▶ **Set tasks**
A - List every display option that the notebook excerpt sets with pd.set_option.
B - Select each line in the rows that contains the string "instances".

▶ **Passage given**
## BEGIN

## Baseline EDA

This notebook takes the predictions on an initial training of the ELECTRA model on the SQuAD dataset (epochs=4) and performs baseline exploration of the predictions.

In [12]:
import json
import os
from pprint import pprint
from typing import Dict

import pandas as pd

In [57]:
BASE_DIR = "/Users/marktorres/Documents/school/ut_austin/2022_fall/nlp/final_project/fp-dataset-artifacts/" # noqa
pd.set_option('display.max_colwidth', None)
pd.set_option('display.max_columns', None)
pd.set_option('display.max_rows', 10)
pd.set_option('display.width', None)

In [7]:
preds_location = os.path.join(BASE_DIR, "data", "eval_predictions.jsonl")

res_list = []

with open(preds_location, 'r') as f:
  json_list = list(f)

## END

▶ **Recorded data**
## BEGIN

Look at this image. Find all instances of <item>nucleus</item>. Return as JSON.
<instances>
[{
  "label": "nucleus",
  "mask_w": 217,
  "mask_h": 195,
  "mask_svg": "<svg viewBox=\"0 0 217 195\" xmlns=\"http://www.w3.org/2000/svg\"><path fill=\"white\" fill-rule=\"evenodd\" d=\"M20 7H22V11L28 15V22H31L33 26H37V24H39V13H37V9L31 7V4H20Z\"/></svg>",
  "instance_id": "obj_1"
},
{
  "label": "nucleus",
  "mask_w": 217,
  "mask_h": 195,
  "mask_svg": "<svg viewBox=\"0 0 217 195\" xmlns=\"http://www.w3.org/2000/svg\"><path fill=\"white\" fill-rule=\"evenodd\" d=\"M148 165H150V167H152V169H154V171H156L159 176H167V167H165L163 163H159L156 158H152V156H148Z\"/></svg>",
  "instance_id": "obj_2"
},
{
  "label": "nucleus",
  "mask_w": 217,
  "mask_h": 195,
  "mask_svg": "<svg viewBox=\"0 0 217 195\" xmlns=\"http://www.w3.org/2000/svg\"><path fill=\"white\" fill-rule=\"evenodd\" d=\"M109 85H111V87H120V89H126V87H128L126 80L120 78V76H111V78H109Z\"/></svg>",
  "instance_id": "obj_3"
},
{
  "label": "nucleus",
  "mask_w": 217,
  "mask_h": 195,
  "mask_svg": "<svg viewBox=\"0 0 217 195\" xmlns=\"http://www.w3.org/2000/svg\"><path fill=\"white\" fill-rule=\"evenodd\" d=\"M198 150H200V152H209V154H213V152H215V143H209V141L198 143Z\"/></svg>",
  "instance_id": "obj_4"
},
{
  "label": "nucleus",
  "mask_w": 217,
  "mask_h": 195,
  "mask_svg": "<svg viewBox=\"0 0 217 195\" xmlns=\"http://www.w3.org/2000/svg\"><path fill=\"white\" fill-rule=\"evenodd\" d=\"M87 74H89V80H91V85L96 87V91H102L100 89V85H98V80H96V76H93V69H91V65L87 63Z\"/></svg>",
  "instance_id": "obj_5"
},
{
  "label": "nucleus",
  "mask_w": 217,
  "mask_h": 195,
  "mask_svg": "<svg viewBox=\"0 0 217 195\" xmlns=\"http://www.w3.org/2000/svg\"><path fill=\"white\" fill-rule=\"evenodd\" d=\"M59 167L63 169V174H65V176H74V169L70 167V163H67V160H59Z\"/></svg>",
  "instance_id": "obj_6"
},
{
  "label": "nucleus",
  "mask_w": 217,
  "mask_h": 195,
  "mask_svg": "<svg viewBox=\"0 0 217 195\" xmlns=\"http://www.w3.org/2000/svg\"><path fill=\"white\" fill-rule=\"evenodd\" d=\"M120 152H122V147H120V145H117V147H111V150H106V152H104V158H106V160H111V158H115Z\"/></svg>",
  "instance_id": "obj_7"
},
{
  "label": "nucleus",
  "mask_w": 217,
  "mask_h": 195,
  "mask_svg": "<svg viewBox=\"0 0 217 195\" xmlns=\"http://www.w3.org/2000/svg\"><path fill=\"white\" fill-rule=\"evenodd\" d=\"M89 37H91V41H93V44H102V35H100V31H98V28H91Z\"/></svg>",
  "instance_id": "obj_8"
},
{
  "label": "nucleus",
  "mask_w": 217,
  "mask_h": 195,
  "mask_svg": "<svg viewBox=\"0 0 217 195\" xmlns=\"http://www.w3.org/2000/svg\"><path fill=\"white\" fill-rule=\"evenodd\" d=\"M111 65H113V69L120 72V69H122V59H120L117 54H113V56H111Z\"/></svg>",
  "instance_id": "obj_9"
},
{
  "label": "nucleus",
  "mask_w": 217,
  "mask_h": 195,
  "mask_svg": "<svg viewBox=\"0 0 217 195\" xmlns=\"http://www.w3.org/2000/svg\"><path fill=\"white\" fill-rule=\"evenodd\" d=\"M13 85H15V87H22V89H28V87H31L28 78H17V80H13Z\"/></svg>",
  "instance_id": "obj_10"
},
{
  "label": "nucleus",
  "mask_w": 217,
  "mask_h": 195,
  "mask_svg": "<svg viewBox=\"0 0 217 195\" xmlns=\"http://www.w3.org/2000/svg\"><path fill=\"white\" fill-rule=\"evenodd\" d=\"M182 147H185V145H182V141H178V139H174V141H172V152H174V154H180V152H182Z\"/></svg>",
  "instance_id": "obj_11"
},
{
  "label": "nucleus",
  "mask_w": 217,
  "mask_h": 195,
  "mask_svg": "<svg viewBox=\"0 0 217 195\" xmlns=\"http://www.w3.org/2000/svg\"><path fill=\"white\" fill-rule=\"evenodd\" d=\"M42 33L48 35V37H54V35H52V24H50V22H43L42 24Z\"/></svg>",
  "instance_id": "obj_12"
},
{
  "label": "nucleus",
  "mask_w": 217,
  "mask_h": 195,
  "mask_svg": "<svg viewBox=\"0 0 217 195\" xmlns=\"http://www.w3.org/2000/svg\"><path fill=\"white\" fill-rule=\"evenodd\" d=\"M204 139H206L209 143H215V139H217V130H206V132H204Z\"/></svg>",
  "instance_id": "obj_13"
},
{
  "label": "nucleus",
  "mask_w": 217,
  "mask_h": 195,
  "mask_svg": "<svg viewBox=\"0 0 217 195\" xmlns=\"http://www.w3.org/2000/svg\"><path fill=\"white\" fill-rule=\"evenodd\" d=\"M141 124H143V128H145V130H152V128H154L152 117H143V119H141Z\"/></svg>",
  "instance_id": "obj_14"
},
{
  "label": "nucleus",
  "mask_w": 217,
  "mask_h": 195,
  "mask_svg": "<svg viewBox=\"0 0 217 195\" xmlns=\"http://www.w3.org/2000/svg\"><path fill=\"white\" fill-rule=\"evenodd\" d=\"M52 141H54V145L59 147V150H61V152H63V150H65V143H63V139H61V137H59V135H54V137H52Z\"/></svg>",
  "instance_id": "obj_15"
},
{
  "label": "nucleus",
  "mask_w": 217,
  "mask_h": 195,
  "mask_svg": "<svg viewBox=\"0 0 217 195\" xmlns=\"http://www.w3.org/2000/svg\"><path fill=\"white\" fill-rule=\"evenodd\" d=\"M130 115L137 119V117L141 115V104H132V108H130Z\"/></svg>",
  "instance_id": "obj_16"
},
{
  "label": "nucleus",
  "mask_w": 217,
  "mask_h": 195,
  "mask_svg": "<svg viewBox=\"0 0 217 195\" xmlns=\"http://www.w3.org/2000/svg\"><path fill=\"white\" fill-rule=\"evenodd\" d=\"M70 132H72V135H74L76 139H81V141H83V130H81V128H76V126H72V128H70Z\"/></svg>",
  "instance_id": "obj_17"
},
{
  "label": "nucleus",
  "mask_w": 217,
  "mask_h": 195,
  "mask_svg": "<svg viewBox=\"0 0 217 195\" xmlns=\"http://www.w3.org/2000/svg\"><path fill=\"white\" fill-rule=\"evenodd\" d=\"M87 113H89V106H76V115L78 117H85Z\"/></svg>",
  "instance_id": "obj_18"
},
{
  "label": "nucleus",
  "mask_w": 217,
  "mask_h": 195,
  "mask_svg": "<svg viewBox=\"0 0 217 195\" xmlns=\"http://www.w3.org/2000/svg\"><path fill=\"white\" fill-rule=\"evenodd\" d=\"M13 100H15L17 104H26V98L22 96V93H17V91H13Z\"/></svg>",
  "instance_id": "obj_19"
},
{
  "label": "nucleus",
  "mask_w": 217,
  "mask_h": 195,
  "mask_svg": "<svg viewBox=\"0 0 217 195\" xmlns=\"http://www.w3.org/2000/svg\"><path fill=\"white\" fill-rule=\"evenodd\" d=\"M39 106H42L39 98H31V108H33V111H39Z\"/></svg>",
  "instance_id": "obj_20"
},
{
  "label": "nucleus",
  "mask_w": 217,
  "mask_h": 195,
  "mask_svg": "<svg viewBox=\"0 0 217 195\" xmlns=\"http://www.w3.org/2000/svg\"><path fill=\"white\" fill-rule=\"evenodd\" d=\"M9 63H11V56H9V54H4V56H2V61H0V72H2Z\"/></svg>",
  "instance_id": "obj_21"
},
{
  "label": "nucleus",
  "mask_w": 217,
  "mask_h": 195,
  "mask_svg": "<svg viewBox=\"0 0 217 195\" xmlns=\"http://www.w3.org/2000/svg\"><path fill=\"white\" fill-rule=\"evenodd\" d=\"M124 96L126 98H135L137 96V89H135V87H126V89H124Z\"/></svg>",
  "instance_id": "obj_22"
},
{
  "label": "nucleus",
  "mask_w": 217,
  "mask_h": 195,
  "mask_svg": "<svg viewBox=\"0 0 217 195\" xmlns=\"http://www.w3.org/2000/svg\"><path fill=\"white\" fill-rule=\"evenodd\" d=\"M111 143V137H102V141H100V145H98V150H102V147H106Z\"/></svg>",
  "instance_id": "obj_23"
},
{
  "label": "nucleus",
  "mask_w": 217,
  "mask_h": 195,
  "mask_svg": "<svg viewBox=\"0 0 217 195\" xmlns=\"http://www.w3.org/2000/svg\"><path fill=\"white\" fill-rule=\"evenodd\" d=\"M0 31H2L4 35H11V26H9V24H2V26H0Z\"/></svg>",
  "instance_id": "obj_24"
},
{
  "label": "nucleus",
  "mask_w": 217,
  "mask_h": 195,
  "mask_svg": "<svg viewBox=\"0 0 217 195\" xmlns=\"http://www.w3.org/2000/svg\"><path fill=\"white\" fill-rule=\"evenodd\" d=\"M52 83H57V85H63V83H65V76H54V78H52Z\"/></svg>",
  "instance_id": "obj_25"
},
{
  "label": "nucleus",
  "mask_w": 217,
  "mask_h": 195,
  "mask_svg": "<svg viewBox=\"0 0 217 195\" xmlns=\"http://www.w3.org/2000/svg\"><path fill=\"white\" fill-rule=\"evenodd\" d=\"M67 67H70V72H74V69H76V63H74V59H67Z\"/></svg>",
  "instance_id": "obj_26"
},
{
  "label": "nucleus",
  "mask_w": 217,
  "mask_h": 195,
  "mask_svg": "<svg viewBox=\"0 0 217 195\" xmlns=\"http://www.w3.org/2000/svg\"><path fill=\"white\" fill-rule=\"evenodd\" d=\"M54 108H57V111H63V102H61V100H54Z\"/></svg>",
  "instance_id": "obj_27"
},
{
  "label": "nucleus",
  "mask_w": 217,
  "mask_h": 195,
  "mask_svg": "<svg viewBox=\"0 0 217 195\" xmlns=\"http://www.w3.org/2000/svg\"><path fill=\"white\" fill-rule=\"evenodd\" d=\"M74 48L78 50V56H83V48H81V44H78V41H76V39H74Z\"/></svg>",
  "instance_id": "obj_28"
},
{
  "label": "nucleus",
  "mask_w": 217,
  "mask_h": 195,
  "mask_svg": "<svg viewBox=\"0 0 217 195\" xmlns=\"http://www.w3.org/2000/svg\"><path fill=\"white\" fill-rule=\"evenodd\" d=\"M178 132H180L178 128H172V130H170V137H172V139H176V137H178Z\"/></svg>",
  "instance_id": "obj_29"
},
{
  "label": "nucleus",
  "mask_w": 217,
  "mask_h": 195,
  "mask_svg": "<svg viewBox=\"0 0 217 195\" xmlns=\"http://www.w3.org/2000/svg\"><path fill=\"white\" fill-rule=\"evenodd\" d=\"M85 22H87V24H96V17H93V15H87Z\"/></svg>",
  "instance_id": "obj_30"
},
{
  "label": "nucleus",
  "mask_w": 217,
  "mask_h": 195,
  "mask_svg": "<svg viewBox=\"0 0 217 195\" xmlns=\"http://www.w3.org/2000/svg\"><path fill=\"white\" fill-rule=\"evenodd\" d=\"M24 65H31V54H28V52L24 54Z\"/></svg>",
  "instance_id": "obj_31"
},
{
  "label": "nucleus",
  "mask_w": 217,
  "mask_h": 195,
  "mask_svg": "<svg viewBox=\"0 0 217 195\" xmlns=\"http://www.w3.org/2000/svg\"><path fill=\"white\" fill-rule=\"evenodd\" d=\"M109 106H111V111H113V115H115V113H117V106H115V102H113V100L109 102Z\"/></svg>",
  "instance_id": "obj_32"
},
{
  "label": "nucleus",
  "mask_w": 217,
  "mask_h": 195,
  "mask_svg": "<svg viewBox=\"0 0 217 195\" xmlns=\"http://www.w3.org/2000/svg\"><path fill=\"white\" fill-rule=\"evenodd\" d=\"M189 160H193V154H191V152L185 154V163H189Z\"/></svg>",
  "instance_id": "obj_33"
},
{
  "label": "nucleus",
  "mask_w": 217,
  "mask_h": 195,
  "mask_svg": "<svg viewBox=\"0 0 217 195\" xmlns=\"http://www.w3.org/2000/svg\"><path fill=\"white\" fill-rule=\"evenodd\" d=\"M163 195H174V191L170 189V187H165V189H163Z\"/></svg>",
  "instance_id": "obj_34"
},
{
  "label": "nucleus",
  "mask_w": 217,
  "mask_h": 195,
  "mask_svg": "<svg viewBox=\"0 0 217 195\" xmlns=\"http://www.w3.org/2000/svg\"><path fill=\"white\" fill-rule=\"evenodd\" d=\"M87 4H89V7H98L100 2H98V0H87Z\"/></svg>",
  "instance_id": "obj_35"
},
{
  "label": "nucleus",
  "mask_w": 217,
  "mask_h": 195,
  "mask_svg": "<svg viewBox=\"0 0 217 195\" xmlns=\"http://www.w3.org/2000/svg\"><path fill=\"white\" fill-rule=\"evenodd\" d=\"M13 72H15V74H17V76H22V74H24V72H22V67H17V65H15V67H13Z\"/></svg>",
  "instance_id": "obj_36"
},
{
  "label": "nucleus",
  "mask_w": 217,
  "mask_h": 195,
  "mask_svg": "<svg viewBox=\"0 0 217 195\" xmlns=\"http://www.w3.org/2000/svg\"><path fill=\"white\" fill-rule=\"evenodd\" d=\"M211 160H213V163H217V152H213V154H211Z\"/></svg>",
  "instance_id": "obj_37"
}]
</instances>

## END

▶ **Written answers**
A - display.max_colwidth, display.max_columns, display.max_rows, display.width

B -
Look at this image. Find all instances of <item>nucleus</item>. Return as JSON.
<instances>
</instances>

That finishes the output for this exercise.